Empero, la relación especial fue en 1963 cuando me nombraron Juez de Instrucción del Distrito Judicial, en un momento muy difícil, que pude capear, a pesar de las amenazas de los catorcistas, debiendo recordar a mi luego querido amigo Ramoncito el Aruñao, ya que no sabían que tenía las mismas ideas nacionalistas y sociales que ellos, algo que al cabo del tiempo comprendieron. Sobre todo cuando me enceraron durante la Guerra de Abril por una semana, por esas ideas que todavía mantengo.
De ese modo era de nuevo macorisano. Esta vez viví en la pensión de Anita Polanco, volviendo a sentir las vibraciones juveniles, con otras armas: La bohemia y un cargo público importante. Era joven soltero. No se puede decir lo que disfruté entonces, empero, puedo decir que en ningún otro lugar disfruté más mi juventud que en ese Macorís. No había mucho ambiente cultural, sin embargo, estaba Luis Chabebe, todavía vivía Melba Marrero de Munné, aunque nunca la visité, nos escribimos y hablamos por teléfono y cuando murió escribí un pequeño panegírico que leyó Chico Córdova por la Voz del Progreso, pero no pude hacerlo en el cementerio, porque Triffón pidió que nadie hablara. Recuerdo que comenzaba así: “Yo vi la tarde amortajada de crisantemos y me dije: Alguien que te amaba mucho, Macorís, ha muerto”. Años después lo recuperó doña Violeta Martínez de Ortega y debe estar entre sus papeles en La Joya.
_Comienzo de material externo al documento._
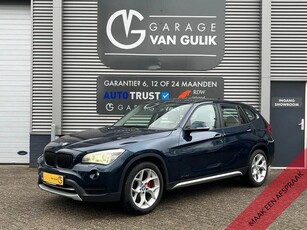 BMW X1 SDrive20i 184PK Upgrade Edition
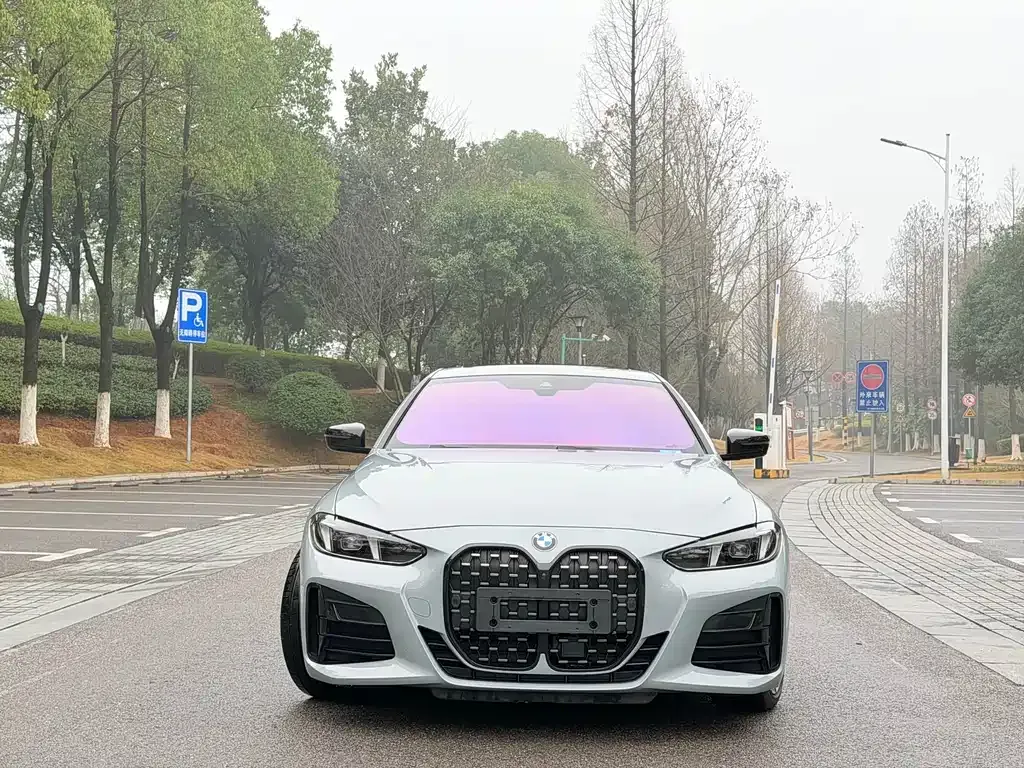 BMW 4 Series — фото 10
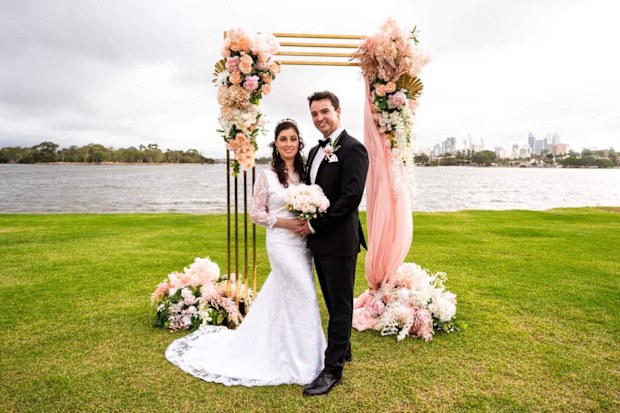Danielle boyfriend death married charity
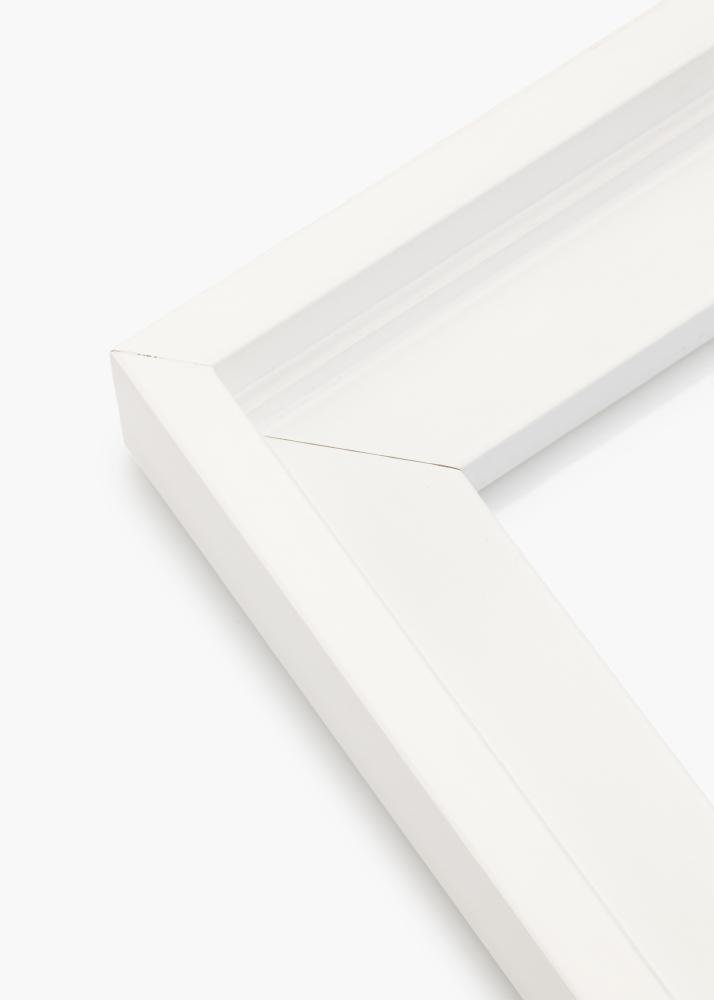 Mavanti Rahmen für Leinwand Jackson Weiß 30x30 cm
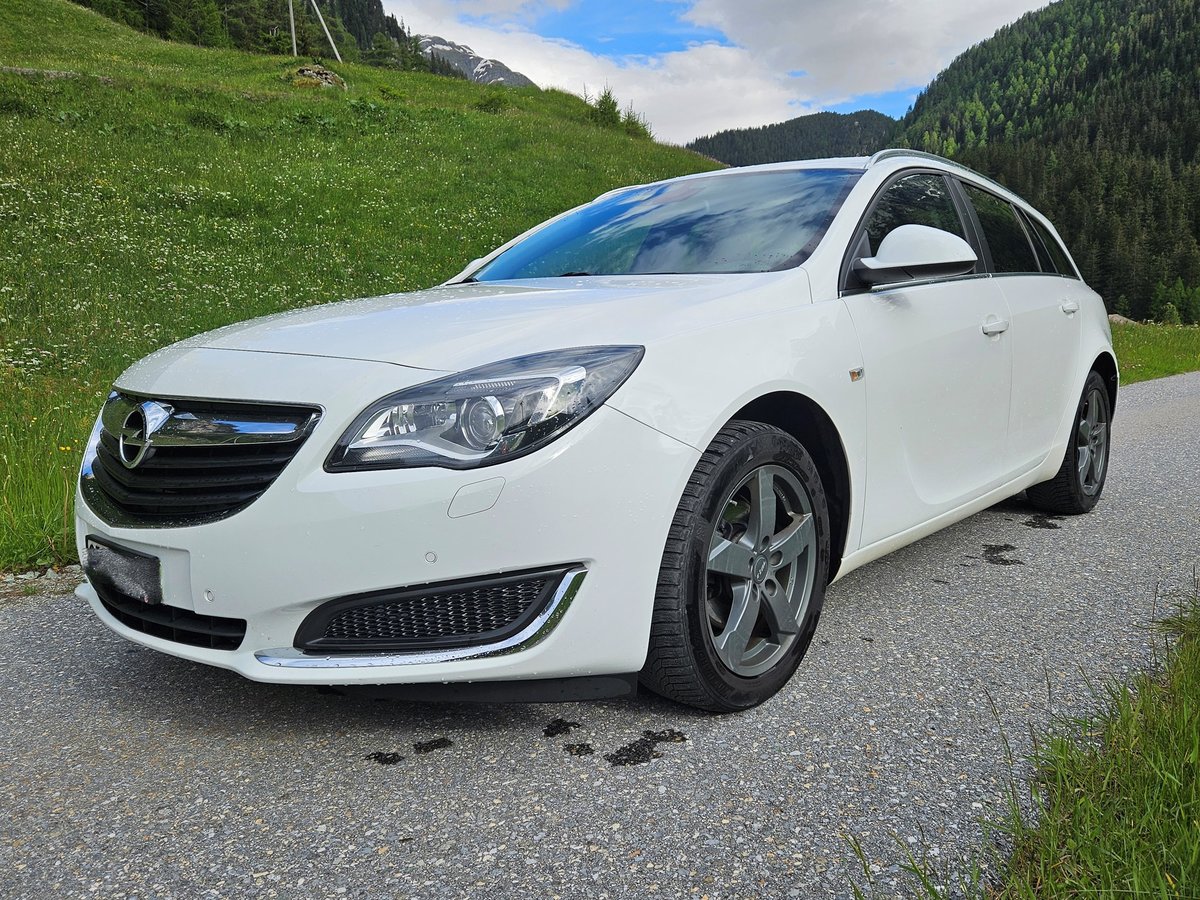 OPEL Insignia Sports Tourer 1.6 CD gebraucht für CHF 12'900,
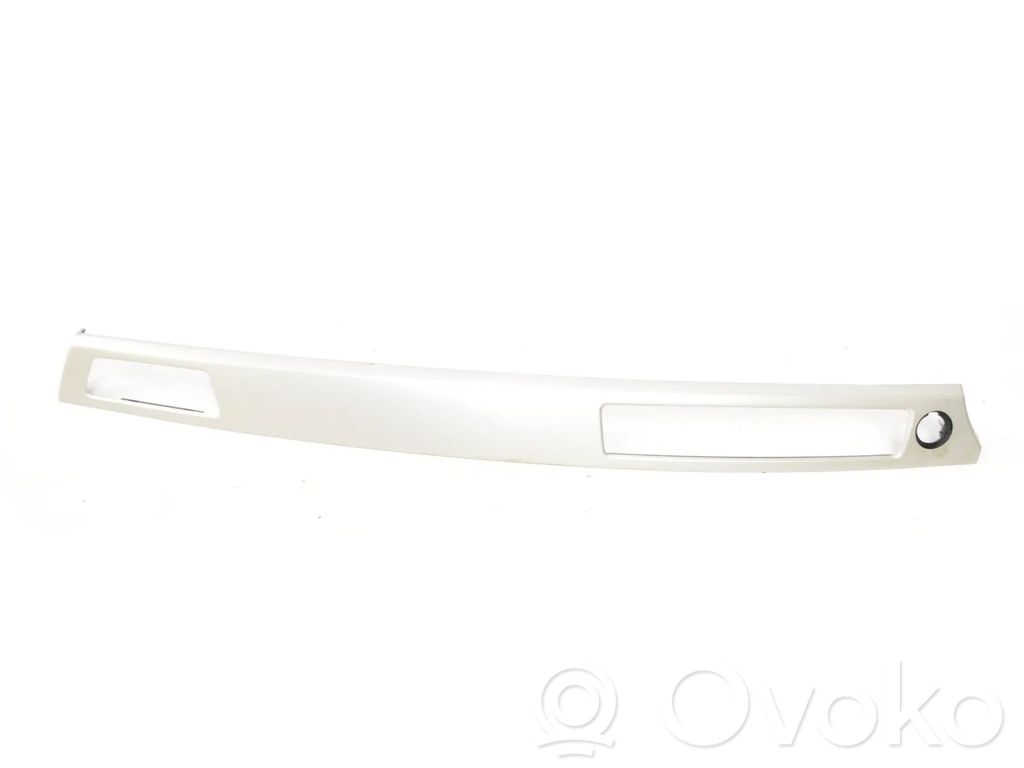 BMW 3 E90 E91 Rivestimento del vano portaoggetti del cruscotto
Como Juez de Instrucción renuncié el mismo día del golpe de Estado a Juan Bosch. Si no fui el único, fui el primero que lo hizo en el país.
Ya las vinculaciones macorisanas eran de otro nivel. Por eso, cuando decidí mudarme con mi familia para que mis hijas pudieran asistir a los colegios excelentes que había entonces, y deben existir ahora, por tradición, me quedé diez años: desde 1974 a 1984, aunque por razones parecidas nos fuimos a Santo Domingo para que mis hijas siguieran estudiando. Anque seguí teniendo mi oficina al lado de la de mi maestro verdadero de derecho civil: Don Antonio Guzmán López, en el local de la Asociación Duarte de Ahorros y Préstamos, que había sido de Pilía Moreno Martínez.
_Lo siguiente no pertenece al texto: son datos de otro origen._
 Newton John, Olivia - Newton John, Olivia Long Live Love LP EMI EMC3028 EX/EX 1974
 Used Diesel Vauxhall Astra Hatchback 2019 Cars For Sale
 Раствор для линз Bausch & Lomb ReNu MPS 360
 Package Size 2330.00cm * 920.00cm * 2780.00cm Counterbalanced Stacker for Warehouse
Desde entonces ya no era solo Macorís, era Mi Macorís, que ha ido cambiando, que ha ido progresando, pero que para mí, junto a Cayo Claudio Espinal, particularmente, ese magnífico poeta, merecedor de todos los premios literarios del mundo, con quien me unió una amistad desde sus días de estudiante, y el grupo de intelectuales encabezados por Narciso Conde Pausas, Abelito y Alfredo Fernández Simó, de nuevo Luis Chabebe, mis chinos, mis turcos, mis viejos amigos. Los jóvenes pujantes en las letras como Orlando Morel, Ricardito Rojas Espejo, Luis Ovidio Pérez, y los que luego fueron surgiendo, pero en especial las relaciones con Fellito Ortega y Violeta Martínez que nos dejaron a La Joya en su Rancho Amalia como un oasis cultural: Allí Freddy Gatón Arce, Aida Cartagena Portalatín, Manuel Rueda, Antonio Zaglul y familia y otros más. Y aquel encuentro con Franklin Mieses Burgos, Freddy Prestol Castillo, Rubén Suro o luego con Freddy Gatón, Antonio Fernández Spencer, Federico Henríquez y Gratereaux y un rosario de intelectuales y escritores.
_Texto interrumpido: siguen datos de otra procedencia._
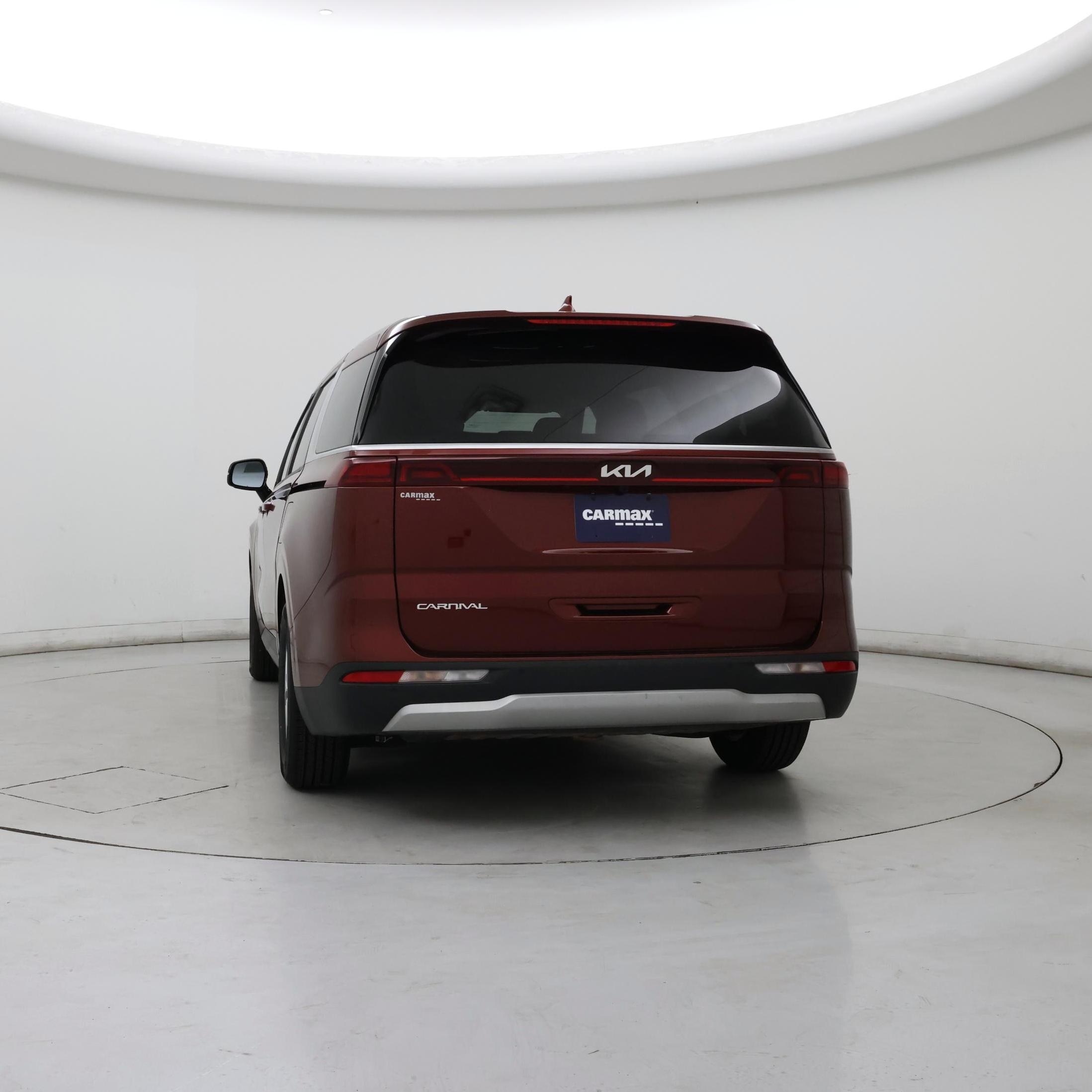 Thumbnail: 2024 Kia Carnival - 6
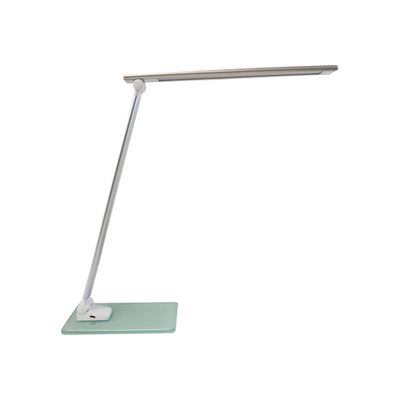Unilux - Lampe de bureau pliable Popy - LED - socle en verre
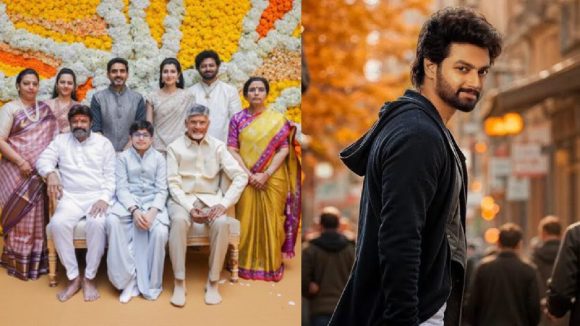 Nandamuri Mokshagna: నారా దేవాన్ష్ పంచల ఫంక్షన్‌లో స్పాట్‌లైట్‌లో మోక్షజ్ఞ.. హీరో అవ్వాలంటే ఇంకా మారాలా?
En fin, creemos que ha sido refrescante que me hayan dedicado este concurso, porque el solo hecho de hacerme revivir tan hermosos momentos que “nadie me disputará jamás”, con la intensidad de todo orden en este Macorís rebelde, de héroes y mártires, comienza a colmarme de honores, que no creo merecer por este Premio Nacional de Literatura que nunca he creído merecer, haciendo que el crepúsculo de mi vida se convierta en un año inolvidable.
Muchas gracias Senador Franklin Romero, al Ministerio de Cultura y al equipo cultural del primero.